Short problem -
Find the line containing "Given the photograph, of". Reproduce it and every line after it up to the end of the records, exactly as written.

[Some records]

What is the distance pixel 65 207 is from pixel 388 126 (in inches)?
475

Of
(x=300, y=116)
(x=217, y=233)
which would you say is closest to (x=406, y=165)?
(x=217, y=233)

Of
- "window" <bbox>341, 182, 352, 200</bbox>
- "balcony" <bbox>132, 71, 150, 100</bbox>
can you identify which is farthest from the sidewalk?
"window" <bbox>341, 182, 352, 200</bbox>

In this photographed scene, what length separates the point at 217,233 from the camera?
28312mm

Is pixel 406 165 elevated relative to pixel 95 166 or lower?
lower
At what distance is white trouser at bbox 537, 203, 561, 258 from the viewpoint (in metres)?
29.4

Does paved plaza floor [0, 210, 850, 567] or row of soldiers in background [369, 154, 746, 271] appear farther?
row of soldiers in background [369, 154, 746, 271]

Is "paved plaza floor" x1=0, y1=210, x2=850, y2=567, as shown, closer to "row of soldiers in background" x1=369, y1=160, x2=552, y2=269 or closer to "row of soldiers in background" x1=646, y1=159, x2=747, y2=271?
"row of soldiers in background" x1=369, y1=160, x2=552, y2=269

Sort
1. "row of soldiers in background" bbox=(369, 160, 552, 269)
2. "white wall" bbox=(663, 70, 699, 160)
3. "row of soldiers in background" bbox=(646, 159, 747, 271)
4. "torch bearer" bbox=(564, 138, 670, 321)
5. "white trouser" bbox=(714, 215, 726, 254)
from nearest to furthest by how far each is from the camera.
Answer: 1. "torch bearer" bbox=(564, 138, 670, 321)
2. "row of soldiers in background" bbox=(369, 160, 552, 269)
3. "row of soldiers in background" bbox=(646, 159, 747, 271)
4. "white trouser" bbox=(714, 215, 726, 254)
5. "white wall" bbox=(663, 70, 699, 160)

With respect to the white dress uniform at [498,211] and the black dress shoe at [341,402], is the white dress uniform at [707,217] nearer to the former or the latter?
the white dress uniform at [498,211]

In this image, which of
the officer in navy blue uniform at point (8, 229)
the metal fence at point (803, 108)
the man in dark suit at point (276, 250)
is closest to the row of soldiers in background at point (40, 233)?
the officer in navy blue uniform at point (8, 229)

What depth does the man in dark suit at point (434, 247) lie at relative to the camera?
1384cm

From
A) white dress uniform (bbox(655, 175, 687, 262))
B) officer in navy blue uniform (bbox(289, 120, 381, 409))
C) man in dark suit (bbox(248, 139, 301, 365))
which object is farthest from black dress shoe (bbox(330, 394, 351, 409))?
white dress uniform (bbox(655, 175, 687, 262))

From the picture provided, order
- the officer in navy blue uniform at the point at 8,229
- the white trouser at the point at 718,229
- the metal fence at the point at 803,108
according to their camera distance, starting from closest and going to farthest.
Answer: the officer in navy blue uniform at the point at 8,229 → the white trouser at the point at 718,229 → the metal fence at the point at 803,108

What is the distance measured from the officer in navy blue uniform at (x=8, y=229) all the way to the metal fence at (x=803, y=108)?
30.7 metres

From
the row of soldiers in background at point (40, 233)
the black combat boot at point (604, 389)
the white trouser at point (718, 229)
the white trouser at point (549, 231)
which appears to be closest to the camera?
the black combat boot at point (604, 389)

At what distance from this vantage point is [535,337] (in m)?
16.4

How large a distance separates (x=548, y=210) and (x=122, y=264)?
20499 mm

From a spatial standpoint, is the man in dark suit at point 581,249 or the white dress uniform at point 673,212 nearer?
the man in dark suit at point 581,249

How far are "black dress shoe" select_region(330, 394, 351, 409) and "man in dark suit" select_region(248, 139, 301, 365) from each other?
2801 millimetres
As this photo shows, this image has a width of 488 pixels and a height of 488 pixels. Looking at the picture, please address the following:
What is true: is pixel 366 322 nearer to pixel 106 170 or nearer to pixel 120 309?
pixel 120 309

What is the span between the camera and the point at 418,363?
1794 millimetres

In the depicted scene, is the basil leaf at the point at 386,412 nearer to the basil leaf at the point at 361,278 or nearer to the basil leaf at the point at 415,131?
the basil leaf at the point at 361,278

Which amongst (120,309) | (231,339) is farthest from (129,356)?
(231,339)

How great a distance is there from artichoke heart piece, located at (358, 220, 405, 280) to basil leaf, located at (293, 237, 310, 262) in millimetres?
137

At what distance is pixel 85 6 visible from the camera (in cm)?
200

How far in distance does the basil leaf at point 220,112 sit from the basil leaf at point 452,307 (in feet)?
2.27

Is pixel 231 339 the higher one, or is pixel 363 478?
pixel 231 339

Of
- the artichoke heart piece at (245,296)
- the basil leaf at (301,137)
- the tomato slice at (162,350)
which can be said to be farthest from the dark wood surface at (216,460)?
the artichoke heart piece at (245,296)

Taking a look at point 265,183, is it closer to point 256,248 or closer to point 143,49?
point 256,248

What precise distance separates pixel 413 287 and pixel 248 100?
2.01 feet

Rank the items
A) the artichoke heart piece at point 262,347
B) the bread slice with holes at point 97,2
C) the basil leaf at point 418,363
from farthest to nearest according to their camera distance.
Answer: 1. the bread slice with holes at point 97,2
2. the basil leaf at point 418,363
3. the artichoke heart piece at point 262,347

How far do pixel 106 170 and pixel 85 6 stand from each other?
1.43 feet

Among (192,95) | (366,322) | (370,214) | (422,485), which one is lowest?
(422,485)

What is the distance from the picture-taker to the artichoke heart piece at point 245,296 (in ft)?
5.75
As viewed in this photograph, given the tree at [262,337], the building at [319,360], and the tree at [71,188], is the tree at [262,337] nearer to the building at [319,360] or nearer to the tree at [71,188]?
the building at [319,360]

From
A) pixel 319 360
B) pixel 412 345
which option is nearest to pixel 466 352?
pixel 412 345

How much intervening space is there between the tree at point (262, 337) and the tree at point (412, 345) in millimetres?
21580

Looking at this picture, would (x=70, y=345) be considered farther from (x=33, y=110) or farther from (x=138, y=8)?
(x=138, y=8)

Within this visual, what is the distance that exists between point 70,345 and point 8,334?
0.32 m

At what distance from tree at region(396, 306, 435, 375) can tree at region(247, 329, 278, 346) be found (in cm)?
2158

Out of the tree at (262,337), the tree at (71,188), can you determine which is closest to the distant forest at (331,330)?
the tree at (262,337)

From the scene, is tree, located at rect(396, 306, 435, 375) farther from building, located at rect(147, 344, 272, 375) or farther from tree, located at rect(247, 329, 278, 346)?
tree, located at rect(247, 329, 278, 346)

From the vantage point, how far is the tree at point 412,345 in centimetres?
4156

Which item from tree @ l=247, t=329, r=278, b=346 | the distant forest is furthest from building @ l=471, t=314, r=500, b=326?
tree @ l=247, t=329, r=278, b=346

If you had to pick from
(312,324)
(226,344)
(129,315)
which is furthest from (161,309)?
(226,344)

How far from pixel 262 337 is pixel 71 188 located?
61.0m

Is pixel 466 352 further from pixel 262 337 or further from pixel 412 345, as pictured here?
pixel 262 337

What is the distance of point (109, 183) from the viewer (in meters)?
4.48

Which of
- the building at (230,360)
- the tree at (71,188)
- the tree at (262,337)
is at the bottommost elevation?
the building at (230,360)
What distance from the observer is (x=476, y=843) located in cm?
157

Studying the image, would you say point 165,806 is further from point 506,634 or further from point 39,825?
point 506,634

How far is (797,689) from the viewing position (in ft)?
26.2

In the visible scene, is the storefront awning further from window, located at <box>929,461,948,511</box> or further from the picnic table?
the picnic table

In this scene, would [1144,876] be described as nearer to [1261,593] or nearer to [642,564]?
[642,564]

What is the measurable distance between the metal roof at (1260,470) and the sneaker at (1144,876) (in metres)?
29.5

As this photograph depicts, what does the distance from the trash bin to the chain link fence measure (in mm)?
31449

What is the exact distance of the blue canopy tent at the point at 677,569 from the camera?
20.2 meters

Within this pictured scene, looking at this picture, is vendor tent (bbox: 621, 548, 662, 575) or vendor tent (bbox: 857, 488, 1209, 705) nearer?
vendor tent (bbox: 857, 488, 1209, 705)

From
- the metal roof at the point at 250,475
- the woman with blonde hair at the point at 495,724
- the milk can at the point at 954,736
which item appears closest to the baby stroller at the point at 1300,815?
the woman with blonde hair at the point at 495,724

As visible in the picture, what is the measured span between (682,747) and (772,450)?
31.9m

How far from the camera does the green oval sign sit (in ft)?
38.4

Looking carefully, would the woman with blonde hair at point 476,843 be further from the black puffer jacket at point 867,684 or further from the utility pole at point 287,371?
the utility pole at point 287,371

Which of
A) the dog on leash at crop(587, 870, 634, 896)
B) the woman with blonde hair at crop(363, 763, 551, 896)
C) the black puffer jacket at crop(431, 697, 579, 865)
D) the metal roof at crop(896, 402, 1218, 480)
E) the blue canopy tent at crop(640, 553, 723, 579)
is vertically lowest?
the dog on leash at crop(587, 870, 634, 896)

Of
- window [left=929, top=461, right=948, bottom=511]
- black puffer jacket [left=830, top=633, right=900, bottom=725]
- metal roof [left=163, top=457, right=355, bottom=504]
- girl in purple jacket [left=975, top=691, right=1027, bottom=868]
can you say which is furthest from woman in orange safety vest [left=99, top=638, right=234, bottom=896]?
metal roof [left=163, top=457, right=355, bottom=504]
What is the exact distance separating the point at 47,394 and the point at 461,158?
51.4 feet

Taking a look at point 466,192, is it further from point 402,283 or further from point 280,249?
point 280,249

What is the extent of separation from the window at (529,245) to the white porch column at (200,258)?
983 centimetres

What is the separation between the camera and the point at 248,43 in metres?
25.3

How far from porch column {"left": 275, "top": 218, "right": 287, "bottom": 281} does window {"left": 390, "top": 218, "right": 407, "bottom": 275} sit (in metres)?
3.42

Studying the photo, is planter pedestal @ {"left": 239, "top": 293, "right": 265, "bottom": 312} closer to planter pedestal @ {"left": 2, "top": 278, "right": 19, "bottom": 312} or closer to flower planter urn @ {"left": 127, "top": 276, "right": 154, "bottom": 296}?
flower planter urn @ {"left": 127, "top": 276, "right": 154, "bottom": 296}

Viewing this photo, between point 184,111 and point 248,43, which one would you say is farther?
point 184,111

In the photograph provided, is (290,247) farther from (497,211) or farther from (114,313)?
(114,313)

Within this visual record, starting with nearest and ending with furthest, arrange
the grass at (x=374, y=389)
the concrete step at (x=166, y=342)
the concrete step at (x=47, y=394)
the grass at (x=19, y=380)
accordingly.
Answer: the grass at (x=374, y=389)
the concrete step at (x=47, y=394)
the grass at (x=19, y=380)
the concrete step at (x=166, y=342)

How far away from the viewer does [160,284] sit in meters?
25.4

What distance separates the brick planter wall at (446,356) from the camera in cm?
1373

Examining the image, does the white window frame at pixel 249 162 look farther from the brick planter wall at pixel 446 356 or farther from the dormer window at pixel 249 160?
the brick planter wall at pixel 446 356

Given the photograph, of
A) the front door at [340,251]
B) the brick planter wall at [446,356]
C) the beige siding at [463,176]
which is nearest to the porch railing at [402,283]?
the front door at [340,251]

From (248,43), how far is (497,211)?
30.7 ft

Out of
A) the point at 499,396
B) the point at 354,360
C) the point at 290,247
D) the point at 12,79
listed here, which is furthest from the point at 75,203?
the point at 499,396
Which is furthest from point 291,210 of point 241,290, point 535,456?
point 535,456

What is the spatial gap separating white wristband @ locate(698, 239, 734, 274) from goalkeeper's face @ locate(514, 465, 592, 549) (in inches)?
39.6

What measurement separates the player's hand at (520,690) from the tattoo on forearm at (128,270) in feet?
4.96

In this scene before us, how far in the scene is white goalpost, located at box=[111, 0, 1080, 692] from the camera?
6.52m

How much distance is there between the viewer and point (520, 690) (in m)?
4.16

Answer to the task -
Given the photograph, of
A) the front door at [340,251]
B) the brick planter wall at [446,356]
C) the beige siding at [463,176]
which is nearest to the porch railing at [402,283]?
the front door at [340,251]

From (248,43), how far is (497,211)?
30.7 ft

Out of
A) the point at 499,396
B) the point at 354,360
C) the point at 290,247
D) the point at 12,79
listed here, which is furthest from the point at 75,203?
the point at 499,396
Which is furthest from point 291,210 of point 241,290, point 535,456?
point 535,456

What is the spatial gap separating white wristband @ locate(698, 239, 734, 274) from goalkeeper's face @ locate(514, 465, 592, 549) (in inches)?
39.6

What measurement separates the player's hand at (520,690) from the tattoo on forearm at (128,270) in feet?
4.96

In this scene before us, how far in the scene is white goalpost, located at box=[111, 0, 1080, 692] from the camera?
6.52m

How much distance is there between the viewer and point (520, 690) (in m)?
4.16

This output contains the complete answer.